▶ Text shown
Last updated on: June 05, 2008 23:36 IST

The Association of Scientists of Indian Origin in America honoured seven scientists for their accomplishments at ASIOA's 26th annual banquet, held recently at the Lion's Club of San Diego in California, on the sidelines of the Experimental Biology Conference. Nearly 100 delegates attended the event.

The Mario Toppo Distinguished Scientist Award went to Dr Ulhas Naik of the University of Delaware, the Dr Sudhir Gupta Young Scientist Award was presented to Dr Muthuvel Jayachandran of Mayo Clinic, College of Medicine in Rochester, Minnesota, the American Radiochemicals Junior Scientist Award in Pharmacology went to Dr Raj Sevak of the University of Texas Health Sciences Center in San Antonio, the Biotex Laboratories Junior Scientist Award in Immunology went to Dr Ashlesh Murthy of the University of Texas at San Antonio, the JOUGE Junior Scientist Award in Nutrition went to Dr Ganesh Halade of the University of Texas Health Sciences Center, the Dr Satu Somani Junior Scientist Award in Physiology went to Dr Sanjiv Dhingra of St Boniface General Hospital Research Center, Winnipeg, Canada, and the Dr Gopalkrishna Memorial Junior Scientist Award in Biochemistry went to Manish Taneja from the College of Pharmacy, University of Houston, Texas.

Dr Murali Pagala, chairman of the awards committee, introduced the honorees. Chief guest B S Prakash, India's consul general in San Francisco, presented the awards.

Dr Parimal Chowdhury, ASIOA president, welcomed the guests, introduced the chief guest and described the organisation's activities. He advised younger scientists to play an active role and bring new ideas to help the ASIOA reach its long-term objectives.

The audience observed a minute of silence in memory of Dr Sam Bhathena, a former ASIOA president, who died in February. Dr Gabriel Fernandes, executive officer, ASIOA, led the tribute. Dr Sudhir Gupta, professor of clinical immunology at the University of California at Irvine, and Dr Sujay Singh, chief executive officer of IMGENEX, arranged the banquet.

Prakash commended scientists of India origin in the US for their achievements and said many of them offer mentoring and do other things to enhance scientific progress in India.

▶ Requirement
In the text about the ASIOA awards banquet, who presented the awards?

▶ Dataset content
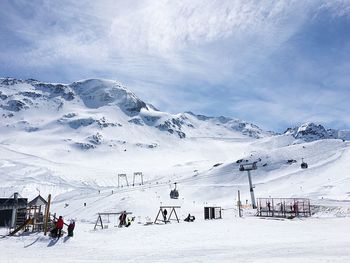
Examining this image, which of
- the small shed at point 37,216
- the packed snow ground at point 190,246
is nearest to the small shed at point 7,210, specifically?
the small shed at point 37,216

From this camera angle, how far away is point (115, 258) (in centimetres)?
2150

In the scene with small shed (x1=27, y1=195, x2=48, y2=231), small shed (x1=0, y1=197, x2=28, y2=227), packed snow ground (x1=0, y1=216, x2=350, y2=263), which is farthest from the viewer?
small shed (x1=0, y1=197, x2=28, y2=227)

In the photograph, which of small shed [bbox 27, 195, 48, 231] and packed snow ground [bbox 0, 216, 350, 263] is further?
small shed [bbox 27, 195, 48, 231]

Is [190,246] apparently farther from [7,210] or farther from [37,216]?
[7,210]

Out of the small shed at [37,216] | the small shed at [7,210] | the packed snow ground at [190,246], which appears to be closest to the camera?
the packed snow ground at [190,246]

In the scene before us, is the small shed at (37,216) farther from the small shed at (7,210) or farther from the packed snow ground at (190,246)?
the small shed at (7,210)

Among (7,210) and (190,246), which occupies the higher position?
(7,210)

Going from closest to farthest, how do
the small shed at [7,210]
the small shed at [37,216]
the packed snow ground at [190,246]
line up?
1. the packed snow ground at [190,246]
2. the small shed at [37,216]
3. the small shed at [7,210]

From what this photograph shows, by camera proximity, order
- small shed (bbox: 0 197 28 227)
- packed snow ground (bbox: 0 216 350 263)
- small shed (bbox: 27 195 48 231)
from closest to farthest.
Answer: packed snow ground (bbox: 0 216 350 263)
small shed (bbox: 27 195 48 231)
small shed (bbox: 0 197 28 227)

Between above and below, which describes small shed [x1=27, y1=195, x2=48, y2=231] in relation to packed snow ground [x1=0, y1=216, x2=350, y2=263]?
above

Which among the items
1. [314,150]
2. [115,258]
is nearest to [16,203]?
[115,258]

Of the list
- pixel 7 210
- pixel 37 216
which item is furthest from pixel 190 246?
pixel 7 210

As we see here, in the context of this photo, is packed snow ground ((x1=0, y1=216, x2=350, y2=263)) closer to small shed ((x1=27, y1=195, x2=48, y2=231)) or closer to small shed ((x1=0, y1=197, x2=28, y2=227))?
small shed ((x1=27, y1=195, x2=48, y2=231))

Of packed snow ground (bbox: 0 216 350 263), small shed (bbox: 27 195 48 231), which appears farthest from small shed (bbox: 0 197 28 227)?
packed snow ground (bbox: 0 216 350 263)
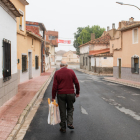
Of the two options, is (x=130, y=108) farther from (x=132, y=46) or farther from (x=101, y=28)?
(x=101, y=28)

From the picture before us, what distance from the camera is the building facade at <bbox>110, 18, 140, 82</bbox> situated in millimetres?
18031

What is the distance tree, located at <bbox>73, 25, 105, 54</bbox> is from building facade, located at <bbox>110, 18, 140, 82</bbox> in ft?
107

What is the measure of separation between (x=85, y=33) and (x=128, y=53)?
39.8 metres

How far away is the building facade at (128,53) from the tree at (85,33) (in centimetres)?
3269

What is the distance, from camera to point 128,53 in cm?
1952

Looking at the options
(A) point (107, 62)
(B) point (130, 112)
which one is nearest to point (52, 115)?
(B) point (130, 112)

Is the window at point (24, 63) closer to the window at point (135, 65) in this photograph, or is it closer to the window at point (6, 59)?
the window at point (6, 59)

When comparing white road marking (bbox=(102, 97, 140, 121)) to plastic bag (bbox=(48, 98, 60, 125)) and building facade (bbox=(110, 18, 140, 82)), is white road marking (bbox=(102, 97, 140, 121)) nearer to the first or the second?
plastic bag (bbox=(48, 98, 60, 125))

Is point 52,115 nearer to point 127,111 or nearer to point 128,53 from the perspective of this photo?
point 127,111

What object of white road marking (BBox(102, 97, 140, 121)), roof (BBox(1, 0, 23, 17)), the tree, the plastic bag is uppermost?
the tree

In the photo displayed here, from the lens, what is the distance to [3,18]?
774 centimetres

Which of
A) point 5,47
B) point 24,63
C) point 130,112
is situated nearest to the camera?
point 130,112

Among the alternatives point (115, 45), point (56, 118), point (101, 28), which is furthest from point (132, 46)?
point (101, 28)

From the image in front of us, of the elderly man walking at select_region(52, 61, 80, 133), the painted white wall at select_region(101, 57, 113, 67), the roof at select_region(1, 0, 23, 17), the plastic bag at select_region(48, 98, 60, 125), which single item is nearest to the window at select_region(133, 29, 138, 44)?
the painted white wall at select_region(101, 57, 113, 67)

▶ Expected answer
B S Prakash, India's consul general in San Francisco.